>>>

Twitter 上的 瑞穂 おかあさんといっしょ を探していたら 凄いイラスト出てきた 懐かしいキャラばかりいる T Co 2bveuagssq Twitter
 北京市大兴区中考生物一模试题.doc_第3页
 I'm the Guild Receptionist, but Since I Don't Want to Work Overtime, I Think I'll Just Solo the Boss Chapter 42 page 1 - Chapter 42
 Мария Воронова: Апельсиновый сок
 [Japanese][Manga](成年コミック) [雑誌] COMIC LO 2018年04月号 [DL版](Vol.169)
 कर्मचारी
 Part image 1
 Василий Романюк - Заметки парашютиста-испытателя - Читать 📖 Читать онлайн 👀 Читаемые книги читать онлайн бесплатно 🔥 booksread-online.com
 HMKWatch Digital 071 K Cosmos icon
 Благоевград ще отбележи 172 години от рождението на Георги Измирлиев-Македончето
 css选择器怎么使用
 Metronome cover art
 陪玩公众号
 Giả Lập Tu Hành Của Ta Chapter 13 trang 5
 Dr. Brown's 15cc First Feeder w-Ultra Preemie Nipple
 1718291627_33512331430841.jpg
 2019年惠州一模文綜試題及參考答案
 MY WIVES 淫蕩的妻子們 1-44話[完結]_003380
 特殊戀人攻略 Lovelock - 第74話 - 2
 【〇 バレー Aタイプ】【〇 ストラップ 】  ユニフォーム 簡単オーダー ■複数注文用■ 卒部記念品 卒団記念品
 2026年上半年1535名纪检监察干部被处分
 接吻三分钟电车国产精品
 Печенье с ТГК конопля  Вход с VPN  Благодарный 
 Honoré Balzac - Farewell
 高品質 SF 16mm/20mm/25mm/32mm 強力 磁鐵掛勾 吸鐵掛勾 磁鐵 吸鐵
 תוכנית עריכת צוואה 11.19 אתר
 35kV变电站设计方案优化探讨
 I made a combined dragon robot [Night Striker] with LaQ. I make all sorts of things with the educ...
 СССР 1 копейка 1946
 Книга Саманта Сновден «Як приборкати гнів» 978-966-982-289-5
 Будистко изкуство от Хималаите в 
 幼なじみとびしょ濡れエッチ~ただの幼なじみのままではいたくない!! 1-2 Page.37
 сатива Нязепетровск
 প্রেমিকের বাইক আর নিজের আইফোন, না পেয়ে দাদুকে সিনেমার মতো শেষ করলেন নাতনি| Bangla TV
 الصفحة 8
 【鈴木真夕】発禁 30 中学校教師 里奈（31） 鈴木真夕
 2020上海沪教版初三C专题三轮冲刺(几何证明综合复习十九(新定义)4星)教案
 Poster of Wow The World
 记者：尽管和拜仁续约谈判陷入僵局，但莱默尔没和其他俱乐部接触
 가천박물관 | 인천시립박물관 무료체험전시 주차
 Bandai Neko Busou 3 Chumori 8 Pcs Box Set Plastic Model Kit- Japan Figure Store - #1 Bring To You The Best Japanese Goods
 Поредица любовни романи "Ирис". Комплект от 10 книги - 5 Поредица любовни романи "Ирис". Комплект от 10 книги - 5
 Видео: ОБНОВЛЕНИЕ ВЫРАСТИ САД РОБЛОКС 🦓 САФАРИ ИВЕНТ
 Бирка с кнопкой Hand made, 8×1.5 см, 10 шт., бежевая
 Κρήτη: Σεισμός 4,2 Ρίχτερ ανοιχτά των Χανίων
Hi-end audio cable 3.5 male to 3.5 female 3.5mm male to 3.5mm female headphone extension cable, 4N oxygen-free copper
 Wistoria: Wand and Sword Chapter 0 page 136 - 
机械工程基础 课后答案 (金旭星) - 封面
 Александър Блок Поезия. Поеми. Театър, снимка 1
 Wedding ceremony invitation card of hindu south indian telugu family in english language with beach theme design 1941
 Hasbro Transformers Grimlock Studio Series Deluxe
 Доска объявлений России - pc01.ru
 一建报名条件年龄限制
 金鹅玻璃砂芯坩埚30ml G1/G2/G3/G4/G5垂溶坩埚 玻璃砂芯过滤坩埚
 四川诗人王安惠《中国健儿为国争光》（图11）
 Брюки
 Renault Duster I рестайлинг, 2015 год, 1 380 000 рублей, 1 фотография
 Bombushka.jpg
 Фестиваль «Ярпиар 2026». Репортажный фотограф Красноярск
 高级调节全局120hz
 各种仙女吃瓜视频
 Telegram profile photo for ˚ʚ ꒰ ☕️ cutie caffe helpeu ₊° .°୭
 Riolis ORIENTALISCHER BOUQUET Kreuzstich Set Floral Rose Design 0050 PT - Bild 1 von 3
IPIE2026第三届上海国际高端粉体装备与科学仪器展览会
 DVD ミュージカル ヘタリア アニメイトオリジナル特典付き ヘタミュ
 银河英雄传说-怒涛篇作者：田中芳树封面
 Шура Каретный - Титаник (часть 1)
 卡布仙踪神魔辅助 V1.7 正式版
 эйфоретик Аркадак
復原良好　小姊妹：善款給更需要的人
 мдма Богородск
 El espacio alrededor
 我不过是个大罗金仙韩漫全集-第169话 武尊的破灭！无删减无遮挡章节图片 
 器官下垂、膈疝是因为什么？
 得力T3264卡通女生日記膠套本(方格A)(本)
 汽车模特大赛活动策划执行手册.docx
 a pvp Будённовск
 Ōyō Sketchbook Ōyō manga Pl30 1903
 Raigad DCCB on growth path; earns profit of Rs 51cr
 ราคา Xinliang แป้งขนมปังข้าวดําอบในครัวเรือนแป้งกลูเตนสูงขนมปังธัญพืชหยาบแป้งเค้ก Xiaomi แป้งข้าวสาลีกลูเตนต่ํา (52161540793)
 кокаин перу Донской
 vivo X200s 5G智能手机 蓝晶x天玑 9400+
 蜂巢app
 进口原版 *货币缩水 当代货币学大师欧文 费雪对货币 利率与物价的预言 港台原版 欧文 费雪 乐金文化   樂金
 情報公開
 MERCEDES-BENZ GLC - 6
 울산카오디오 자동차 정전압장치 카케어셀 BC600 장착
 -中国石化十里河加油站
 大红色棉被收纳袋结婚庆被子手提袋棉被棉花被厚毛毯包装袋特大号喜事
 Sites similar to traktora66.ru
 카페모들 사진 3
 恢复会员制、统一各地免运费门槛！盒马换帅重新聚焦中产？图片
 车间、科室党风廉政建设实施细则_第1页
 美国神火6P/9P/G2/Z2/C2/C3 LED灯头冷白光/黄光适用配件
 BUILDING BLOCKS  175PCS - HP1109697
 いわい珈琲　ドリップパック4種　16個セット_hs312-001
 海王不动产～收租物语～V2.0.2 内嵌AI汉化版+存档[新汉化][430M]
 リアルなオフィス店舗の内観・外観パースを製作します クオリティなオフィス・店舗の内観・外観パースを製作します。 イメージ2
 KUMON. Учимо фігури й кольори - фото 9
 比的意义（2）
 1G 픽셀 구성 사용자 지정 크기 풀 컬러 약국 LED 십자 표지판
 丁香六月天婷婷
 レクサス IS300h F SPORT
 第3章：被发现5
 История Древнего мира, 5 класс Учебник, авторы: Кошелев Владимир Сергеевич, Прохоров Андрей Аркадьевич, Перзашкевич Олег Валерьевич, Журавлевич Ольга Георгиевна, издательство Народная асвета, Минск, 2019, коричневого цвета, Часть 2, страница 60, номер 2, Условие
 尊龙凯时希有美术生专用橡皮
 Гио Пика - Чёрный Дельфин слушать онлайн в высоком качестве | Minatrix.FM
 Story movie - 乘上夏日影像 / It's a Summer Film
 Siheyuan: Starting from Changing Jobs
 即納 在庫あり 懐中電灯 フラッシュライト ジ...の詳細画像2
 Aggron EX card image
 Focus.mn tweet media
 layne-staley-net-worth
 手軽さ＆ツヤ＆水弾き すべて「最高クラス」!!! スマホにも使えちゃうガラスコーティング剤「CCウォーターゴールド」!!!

<<<

State how many lines of the entries above include the word "онлайн", offering no text other than the number.

2